Elle enfila des gants en latex et en tendit une paire à Grace.
Elle les mit et commença à déboîter chaque tiroir pour en étaler le contenu par terre. Elle ne trouva rien de plus que des ciseaux, quelques feuilles blanches, des cartouches d’imprimante et un paquet de cigarettes presque vide.
À en juger par son mutisme, Naïs n’avait pas l’air plus satisfaite de sa fouille.
Grace se dirigeait vers la kitchenette quand son téléphone sonna. Un numéro qu’elle ne connaissait pas. Elle décrocha.
— Grace, quand comptes-tu venir, au juste ?
C’était Elliot Baxter.
— J’ai été retardée sur la route à cause d’un accident. Je serai là d’ici deux heures. Pourquoi tu m’appelles d’un numéro inconnu ?
— Parce qu’on a un problème.
— Quoi ? Les équipes d’élite sont arrivées à l’entrepôt ?
Grace n’entendit que la respiration de son supérieur.
— Elliot ?
— Oui, ils ont bien trouvé ce que tu m’as décrit.

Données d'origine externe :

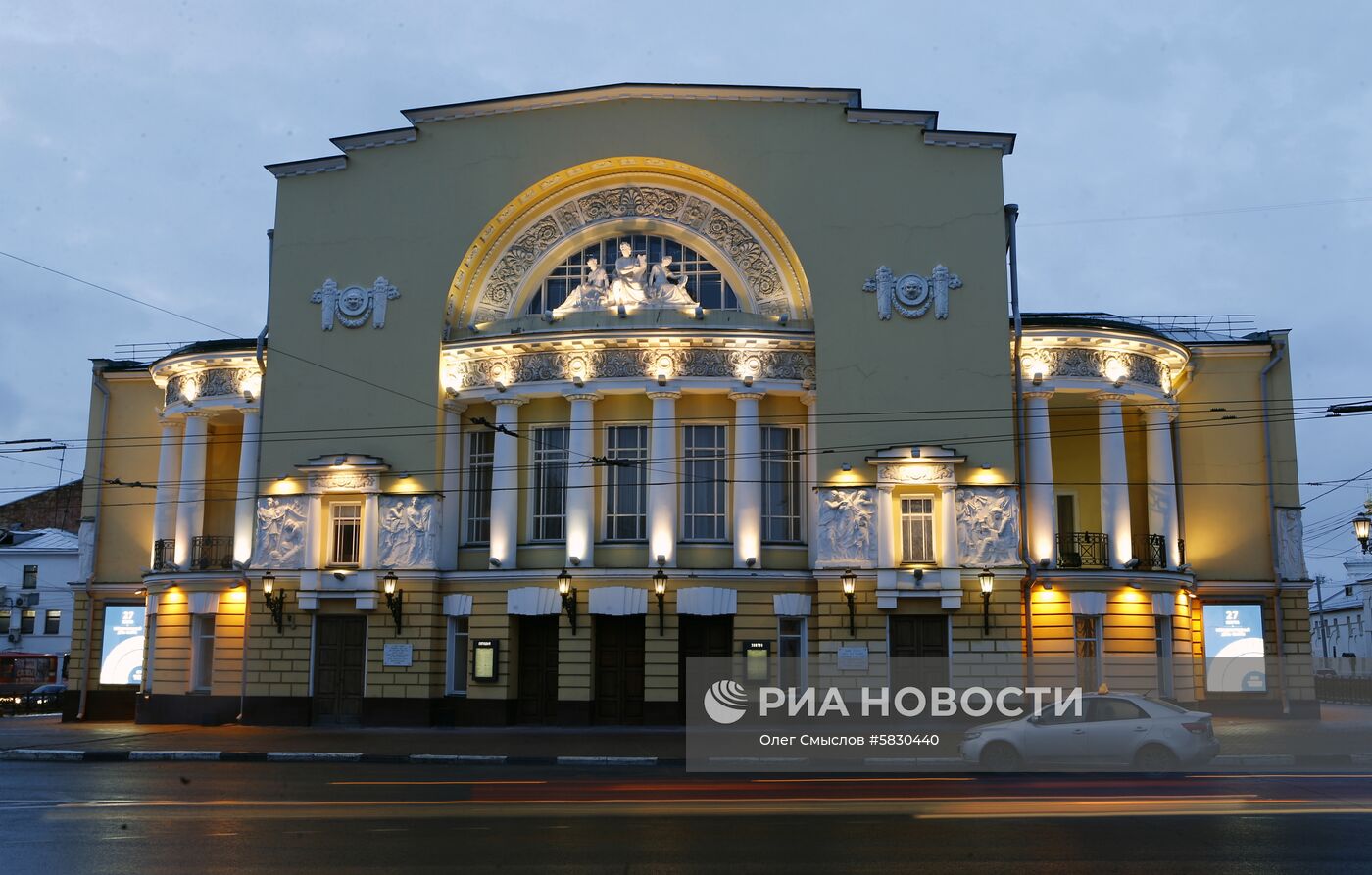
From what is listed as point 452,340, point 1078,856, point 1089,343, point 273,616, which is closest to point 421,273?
point 452,340

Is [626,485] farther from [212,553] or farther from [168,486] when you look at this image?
[168,486]

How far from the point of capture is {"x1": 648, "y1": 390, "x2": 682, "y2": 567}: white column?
31.5 metres

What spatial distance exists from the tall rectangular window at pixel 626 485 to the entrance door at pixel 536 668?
2936 millimetres

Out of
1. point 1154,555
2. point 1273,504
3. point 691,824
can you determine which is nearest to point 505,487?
point 1154,555

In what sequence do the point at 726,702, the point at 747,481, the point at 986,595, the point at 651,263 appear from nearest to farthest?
1. the point at 986,595
2. the point at 726,702
3. the point at 747,481
4. the point at 651,263

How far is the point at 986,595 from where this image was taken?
99.2 ft

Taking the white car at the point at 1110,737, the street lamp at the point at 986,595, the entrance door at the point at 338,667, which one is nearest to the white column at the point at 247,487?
the entrance door at the point at 338,667

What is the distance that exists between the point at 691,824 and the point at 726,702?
56.4 ft

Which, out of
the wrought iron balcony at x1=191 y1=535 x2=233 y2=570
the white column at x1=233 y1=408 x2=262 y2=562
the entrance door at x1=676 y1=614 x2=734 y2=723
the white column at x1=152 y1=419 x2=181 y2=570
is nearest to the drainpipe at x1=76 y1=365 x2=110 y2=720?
the white column at x1=152 y1=419 x2=181 y2=570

C’est justement ça, le problème.
Elle sentit à sa voix qu’il était contrarié.
— Quel problème peut être pire que ceux que l’on a déjà avec cette affaire ?
— Eh bien, cet entrepôt souterrain n’a rien d’illégal.
Grace releva ses sourcils d’étonnement, sans rien dire.
— Le ministre de la Défense m’a demandé de déguerpir tout de suite et de ne toucher à rien. Il m’a assuré qu’il était au courant de l’existence de ce lieu de stockage et que le propriétaire du site était parfaitement en règle.
— Il t’a dit à qui étaient destinés ces milliers de cercueils ?
— Il a été très évasif sur la question et a surtout fermement insisté pour que ni moi ni mes hommes ne parlions à quiconque de ce que nous avons vu. Je viens de recevoir à l’instant un avertissement écrit et je suis à peu près sûr que ma ligne directe est déjà sur écoute.
— Que fait-on si l’enquête sur le meurtre de Weisac nous mène droit aux propriétaires de l’entrepôt ?
— On s’arrête là. Le ministre m’a clairement demandé de classer l’affaire au nom de la sécurité nationale.